Director

I started directing plays while I was a student at Mount Allison University. Although the University didn’t offer a theatre degree when I was getting my B.A. there in the mid 80s, there was a very active drama program using Windsor Theatre as our base. As a student I was given the opportunity to act, direct, and work in production. We all got to learn a little bit of everything. Despite the lack of an official drama program a number of students who were there at the time went on to successful theatre careers including Ker Wells, Ross Manson, Stephen Haff, Rob MacLean, Karen Valanne, Randy White, Moynan King, and Carolyn Murdoch.

I always thought I was very lucky to be at Mt. A while the two professors who directed most of the English language shows were Arthur Motyer and Ric Knowles. Arthur was old school and first directed me in an Elizabethan play called Knight of the Burning Pestle. He was very concerned with stage pictures and the movement of his actors. I learned a lot about the history of theatre and visuals from him. Ric Knowles, on the other hand, taught me about Theatre Passe Muraille, the Factory Theatre, collective creation and the relatively new world of Canadian Theatre. Under Ric’s guidance we created a show about K.C. Irving, the patriarch of New Brunswick’s powerful Irving family, called K.C. Superstar. Ric was very interested in new theatre and collective creation. And when he directed he cared more about emotion and what the actors were trying to convey. Having these two very different influences so early in my theatre life was invaluable. I learned about directing from them and Mount Allison gave me a chance to be a student director.

Kiersten Tough and Marty Burt in Guilty! The Story of the Great Amherst Mystery

When I started Live Bait Theatre with Randy White and Ann Rowley in 1988, Randy was the director. Ann and I were much more interested in acting. Early in our first season Randy got a part in a movie and I ended up taking over the directing of a show called Pleasure and Repentance. Although acting remained my first love I continued directing and ended up directing the premieres of many of my own plays, including The Maritime Way of Life, Elvis Presley is Alive and Well and Living in Sackville, Gates Motel, Under the Night, and Flying On Her Own, among others.

For about ten years, starting in the mid-nineties I also directed a number of shows for Mount Allison University’s Garnet and Gold Society and Black Tie Productions. Some of those shows included Bye Bye Birdie, Cabaret, The Sound of Music, Hair and Into the Woods.

I was eventually hired by Neptune Theatre to direct The Compleat Wrks of Wllm Shkspr (abridged) in their studio theatre. I was nominated for a Nova Scotia Theatre Merritt Award as best director for the show and the production was remounted on their main stage the following year.

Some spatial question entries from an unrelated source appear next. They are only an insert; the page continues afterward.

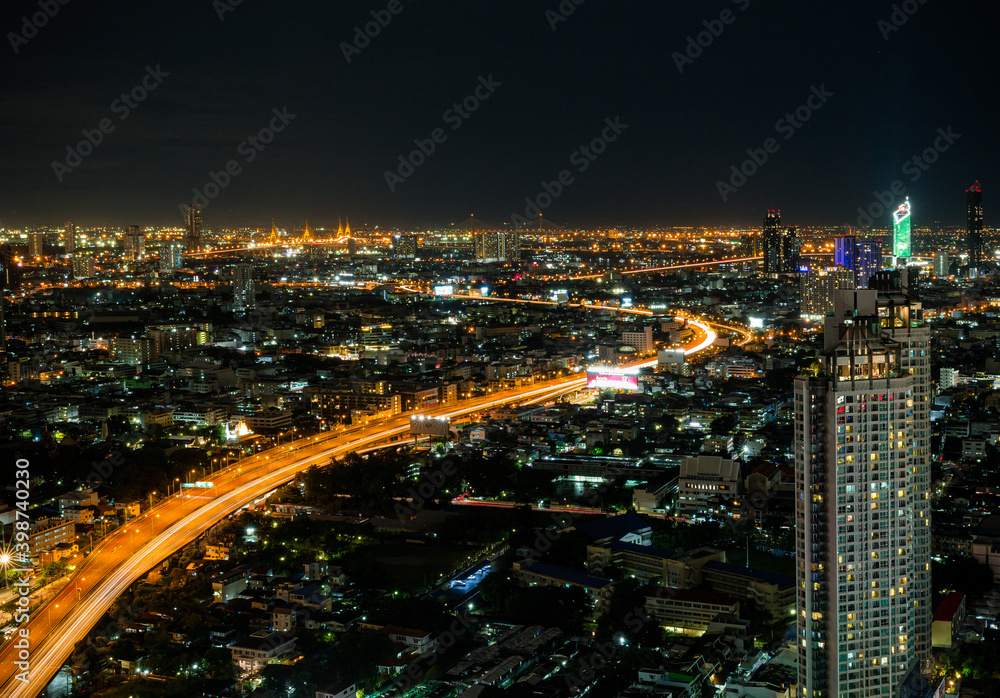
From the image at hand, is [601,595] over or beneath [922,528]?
beneath

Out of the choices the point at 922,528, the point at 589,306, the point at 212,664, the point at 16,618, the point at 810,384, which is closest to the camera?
the point at 810,384

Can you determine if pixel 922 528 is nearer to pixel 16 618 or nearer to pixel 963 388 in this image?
pixel 16 618

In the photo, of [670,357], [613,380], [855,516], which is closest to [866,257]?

I later directed Tuesdays with Morrie for them and for a while those two shows held the record for most popular productions in the Studio Theatre.

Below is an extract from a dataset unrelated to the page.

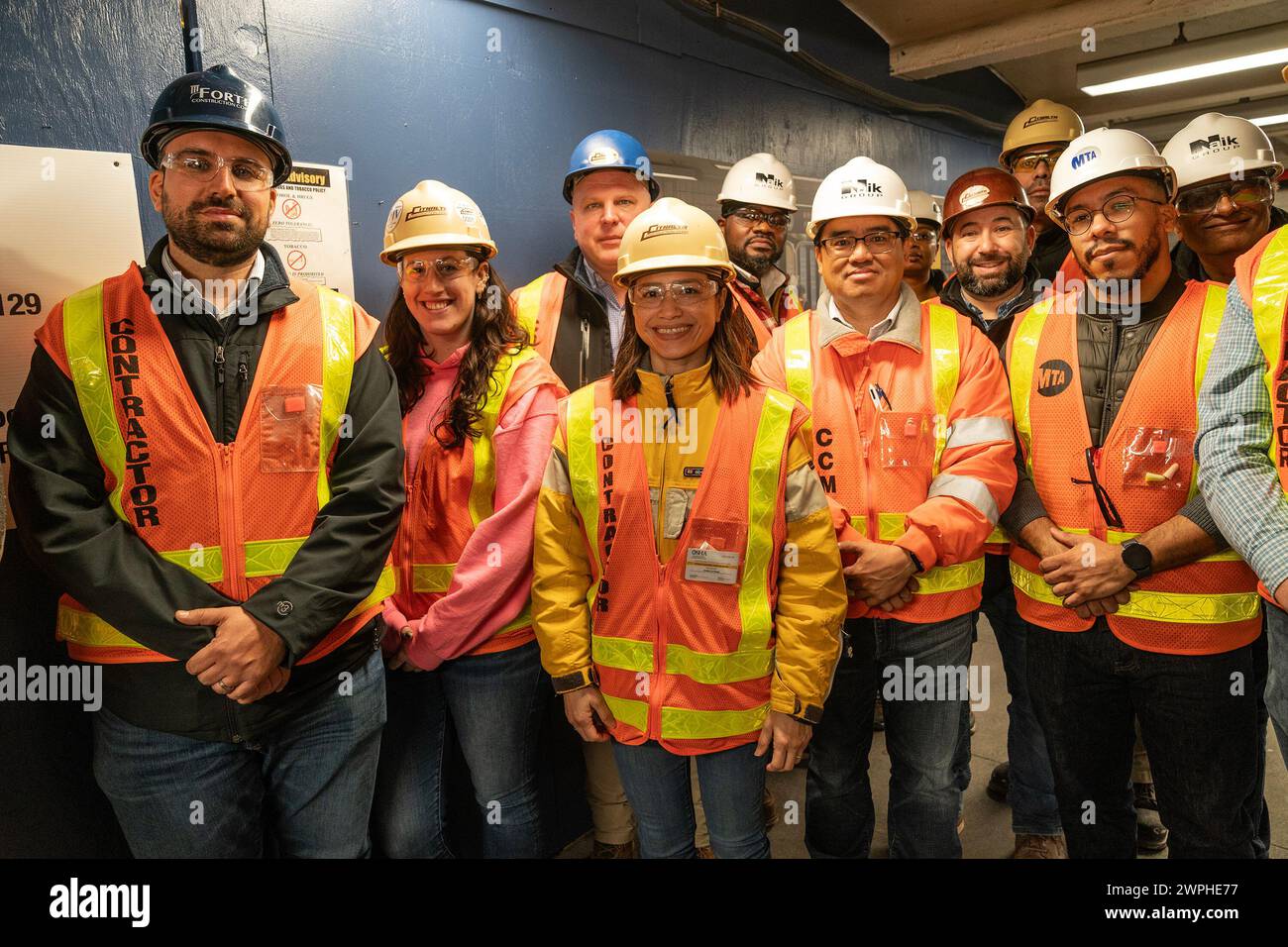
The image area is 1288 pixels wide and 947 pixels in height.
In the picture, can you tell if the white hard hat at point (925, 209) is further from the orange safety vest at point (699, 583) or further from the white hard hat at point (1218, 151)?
the orange safety vest at point (699, 583)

Over time I started directing at other theatres as well and some of those credits include Are We There Yet? at Mulgrave Road Theatre, Mesa at Victoria Playhouse, and the world premiere of Mark Blagrave’s Nomentacke at Notable Acts in Fredericton. I was also very happy to direct the world premiere of Cathy Jones’s Me, Dad and the 100 Boyfriends. The show opened at Theatre Passe Muraille in Toronto before touring across the country.

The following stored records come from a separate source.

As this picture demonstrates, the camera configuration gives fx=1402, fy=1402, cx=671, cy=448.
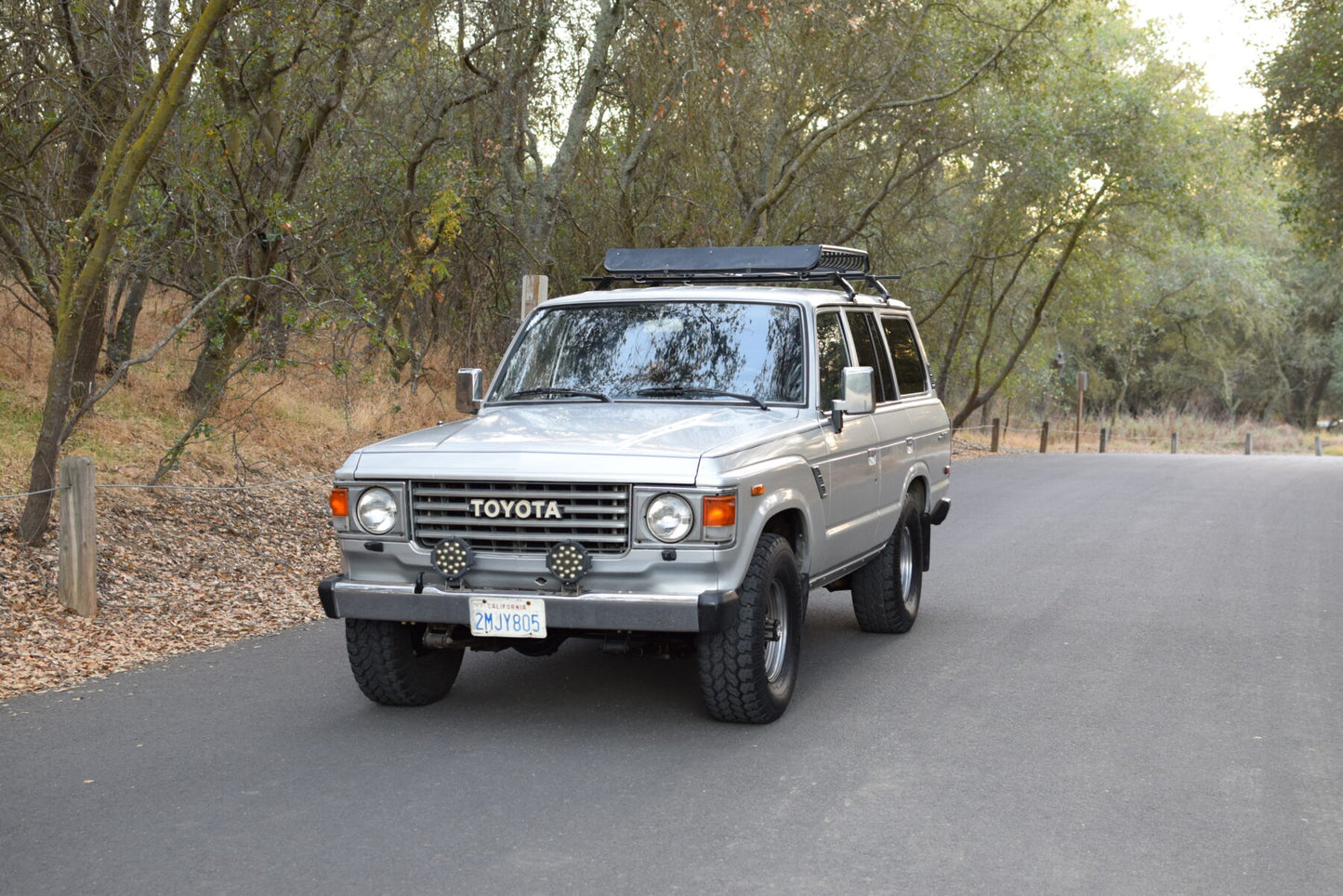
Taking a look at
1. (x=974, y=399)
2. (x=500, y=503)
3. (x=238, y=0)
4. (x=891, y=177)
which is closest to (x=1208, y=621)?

Jenny Munday’s Relatively Harmless at Live Bait.

During my twenty years at Live Bait I would direct countless dinner theatre productions and main stage shows as well as performances by the Young Company. One of the last shows I directed at Live Bait before leaving the company in 2007 was the world premiere of Jenny Munday’s Relatively Harmless.

In 2019 I was invited back to Live Bait to help develop and direct the world premiere of Ron Kelly Spurles’ Cole, about world champion speed skater and Sackville native, Chester Cole.

Cole at Live Bait Theatre, May 2019.